A Forward Look at Canadian Payroll Technology Trends
When it comes to commentary on global payroll software environments and practices, North America is often taken to mean the U.S.; but in 2011 the Canadian Payroll Association (CPA) conducted a survey of industry-leading providers and analysts to determine the “upcoming challenges and opportunities” on the payroll landscape of America’s neighbor to the north. The findings are perhaps not entirely unpredictable (including cloud deployment, self-service functionality, more sophisticated reporting and mobile access); but they do serve to show that Canadian payroll professionals and organizations are embracing the leading edge of payroll technology.
Future Changes in Payroll Technology
The CPA’s panel identified a number of trends that are moving the payroll profession forward:
System Integration: A key area for Canadian organizations is the increase in integration between payroll software and other business systems to streamline processes and fully leverage technology such as employee self-service. Scott Scherr of Ultimate Software states, “One of the biggest opportunities for savings and increased efficiency is integrating processes such as payroll and benefits, compensation and performance management, and recruitment.” The greater connectivity enabled by integrated systems also allows the use of reporting tools that drive a deeper insight into the workings of the business, leading to better decision-making and greater employee engagement.
Cloud Computing: A continuance of the shift from traditional on-premises deployment to software-as-a-service (SaaS) payroll systems will increasingly put payroll in the cloud which according to Payworks’ Barb Gamey is more cost-effective because “cloud computing allows all of the functionality of a server-based system with none of the maintenance and cost, it has also opened doors to new mobile technology methods, such as payroll applications for smartphones, and innovative payment methods, such as paycards.”

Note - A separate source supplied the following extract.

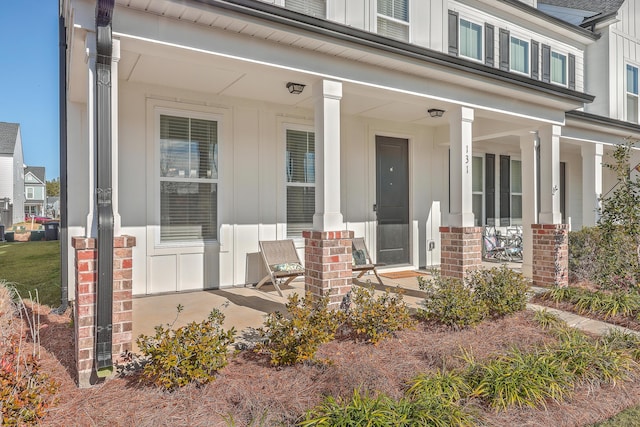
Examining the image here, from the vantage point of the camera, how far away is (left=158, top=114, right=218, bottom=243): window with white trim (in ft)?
19.7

Mobile Access: A Bloomberg Businessweek 2011 survey showed a 32% global adoption rate for mobile access to pay and benefits information and as with the rest of the world , Canada’s payroll is keen to embrace mobile functionality and link it to both employee and manager self-service. Marnie Larson at Stargarden believes, “Payroll, HR and accounting systems have to be linked to provide real time data about overtime, budgets and resource levels so that managers have the information they need to make the appropriate decisions. Self-service options will enable employees to have quick, easy access to their information.”
The Global Economic Impact on Canadian Payroll Technology
The recent (and in many arenas, ongoing) global economic downturn has had lasting effects on all sectors and most surviving organizations have done so through a restructuring or internal evaluation strategy of some description. The CPA survey questioned the impact of economic events on payroll software and related technologies; resulting in the general response of a predictable demand for simpler processes and more cost-effective options and a marked preference towards SaaS solutions and other overhead-reducing tactics. Walter Ross, CEO at Legiant has found, “organizations have moved to SaaS models to eliminate the cycle of upgrades and server replacements, and switched to self-service to reduce the staff who previously handled inquires.” Vendors that offer both on-premises and cloud options have noticed a definite shift towards the product with the lower up front price tag in an effort to reduce the overall total cost of payroll ownership. On a different angle, some industry figures have seen an increased focus on the use of time and attendance solutions as organizations try to do more with the workforce resources they have – workforce optimization is a growing priority.
The Rise of Mobile Payroll Technology
Appropriately enough for the home of the BlackBerry, Canada’s payroll professionals are experiencing the functional freedom offered by mobile devices. However, the survey findings encourage a structured adoption of mobility rather than a simple ‘riding of the wave’; suggesting that clear HR policies that support telecommuting and mobile working are as important as the technology itself. Likewise, the rationale behind the use of mobile devices should be carefully thought through and clearly aligned to workforce productivity and efficiency. A final cautionary note is sounded by Alexandra Swann at Loki Systems who warns, “employers need to consider security. Enhancing web and mobile [payroll] functionality is excellent, but you must also consider what information is available to whom.”
Final Thoughts on the Future of Canadian Payroll
In one sense, the trends of mobile access, increased integration and a budget-driven move to the cloud are in line with the general direction of payroll technology in North America and beyond. However, the picture painted by the CPA’s survey also includes a measured note typified by the final advice from Legiant: “Technology and legislation will continue to change but the fundamental requirements of payroll remain the same…Remember to look at the big picture and keep the core business needs in mind.” Indeed, it would seem that none of these changes and enhancements is occurring in a mood of blind enthusiasm; rather they are a calculated response to the combination of new technological opportunities and current market conditions.
The CPA survey questioned the impact of economic events on payroll software and related technologies; resulting in the general response of a predictable demand for simpler processes and more cost-effective options and a marked preference towards SaaS solutions and other overhead-reducing tactics.”